:: JOB 1 ::
According to the news article about the Ursuline shrine, in what year was the shrine on the State Street campus built?

:: DOCUMENT EXCERPT ::
____

When the Ursuline nuns learned that Andrew Jackson’s forces had prevailed over the British on the Chalmette battlefield on Jan. 8, 1815, their mother superior made what Sister Donna Hyndman today describes as a “rather rash’’ promise.
She said the nuns, who had held an all-night vigil to implore the help of Our Lady of Prompt Succor for the American forces in the Battle of New Orleans, would hold a thanksgiving Mass on that day — in perpetuity.
Mother Ste. Marie Olivier de Vezin’s spiritual descendants, including Hyndman, have honored her pledge ever since. And when the bicentennial of the Battle of New Orleans arrives in two months, the Mass that commemorates that seemingly miraculous victory will be celebrated in a shrine that has undergone what the sisters see as a miraculous transformation in its own right.
Three years ago, Sister Carla Dolce, prioress of the Ursuline Convent, was faced with a serious challenge. The shrine on their State Street campus, built in 1928, was deteriorating, with a badly leaking slate roof, an entrance that was poorly lit and hard to navigate, and an interior that was dingy and dimly lighted. Even the pews were showing significant wear and tear. They were cracked and falling apart, with kneelers that were heavy, awkward and, in some cases, broken, said Leon Poché, a member of the shrine’s board.

____

:: TASK INPUTS ::
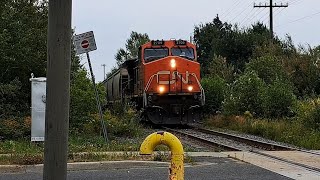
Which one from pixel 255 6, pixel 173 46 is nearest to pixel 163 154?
pixel 173 46

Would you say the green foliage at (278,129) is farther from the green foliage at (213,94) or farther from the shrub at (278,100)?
the green foliage at (213,94)

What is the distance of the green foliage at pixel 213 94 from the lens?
96.8 feet

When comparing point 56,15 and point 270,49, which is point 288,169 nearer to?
point 56,15

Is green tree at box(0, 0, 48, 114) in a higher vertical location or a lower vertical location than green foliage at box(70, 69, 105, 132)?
higher

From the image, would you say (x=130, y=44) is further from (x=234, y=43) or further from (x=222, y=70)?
(x=222, y=70)

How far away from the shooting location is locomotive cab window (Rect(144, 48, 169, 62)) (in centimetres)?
2386

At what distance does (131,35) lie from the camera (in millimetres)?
94312

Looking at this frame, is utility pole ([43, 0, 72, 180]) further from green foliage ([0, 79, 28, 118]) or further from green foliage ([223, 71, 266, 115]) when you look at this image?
green foliage ([223, 71, 266, 115])

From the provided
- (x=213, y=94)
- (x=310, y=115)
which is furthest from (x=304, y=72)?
(x=310, y=115)

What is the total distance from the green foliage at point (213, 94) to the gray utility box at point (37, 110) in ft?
57.8

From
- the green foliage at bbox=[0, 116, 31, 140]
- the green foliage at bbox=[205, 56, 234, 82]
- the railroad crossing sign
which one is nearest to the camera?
the railroad crossing sign

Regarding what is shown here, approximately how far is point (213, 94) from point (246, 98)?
461 centimetres

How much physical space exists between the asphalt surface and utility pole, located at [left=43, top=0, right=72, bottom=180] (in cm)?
529

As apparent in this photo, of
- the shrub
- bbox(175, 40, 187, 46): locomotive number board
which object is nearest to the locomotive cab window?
bbox(175, 40, 187, 46): locomotive number board
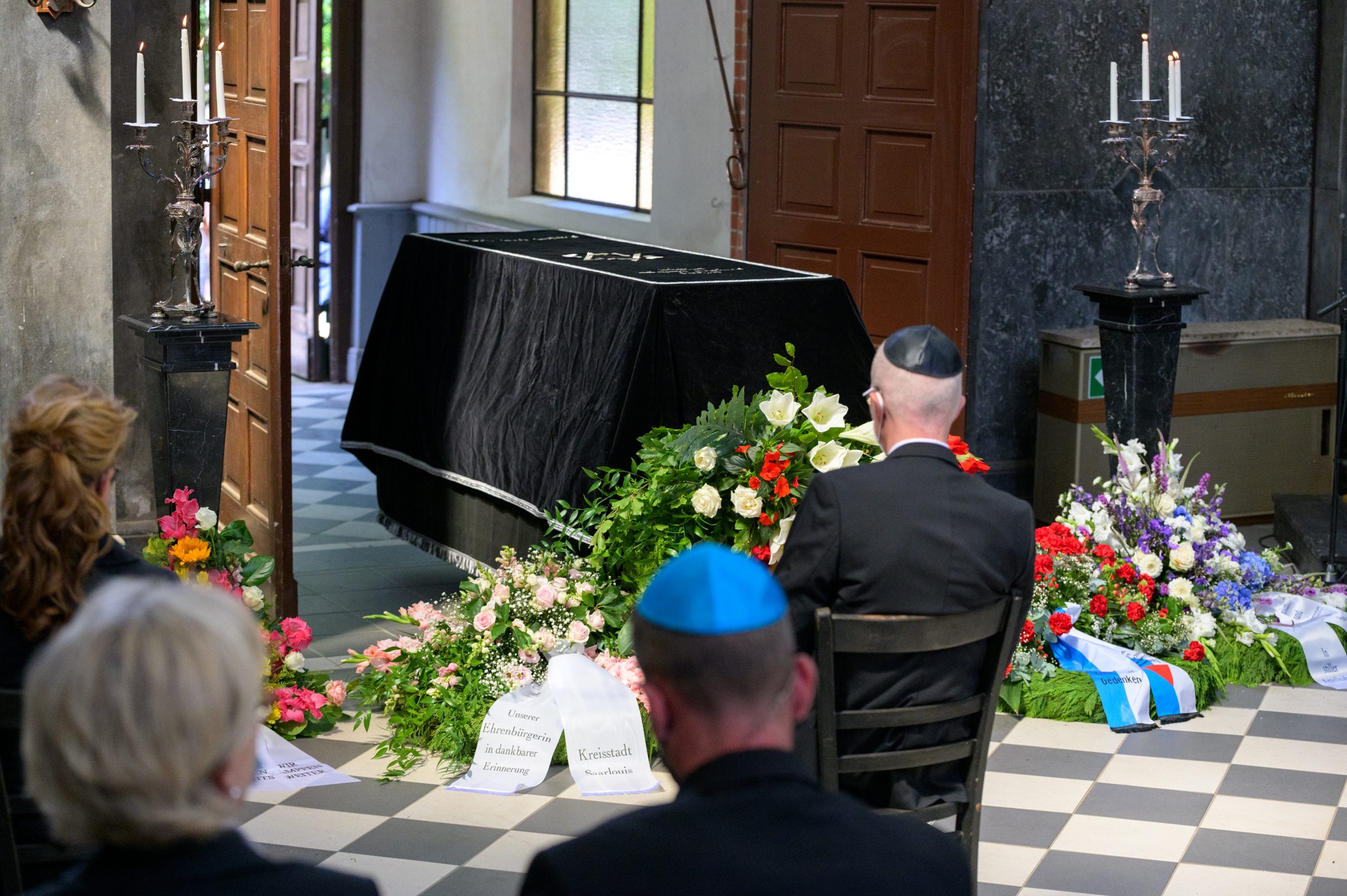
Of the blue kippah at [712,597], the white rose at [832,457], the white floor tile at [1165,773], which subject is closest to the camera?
the blue kippah at [712,597]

____

:: JOB 2 ::
Please edit the listing from the line that has "As apparent in this photo, of" through the last line of the listing, replacing "closest" with "nearest" and changing nothing else. Leave the pictures out of your answer.

:: CORRECT RESPONSE 1 ::
1928

:: CORRECT RESPONSE 2 ::
As apparent in this photo, of
- the shrub
- bbox(175, 40, 187, 46): locomotive number board
which object is nearest to the locomotive cab window?
bbox(175, 40, 187, 46): locomotive number board
Of the blue kippah at [712,597], the white rose at [832,457], the white floor tile at [1165,773], which subject is nearest to the camera?
the blue kippah at [712,597]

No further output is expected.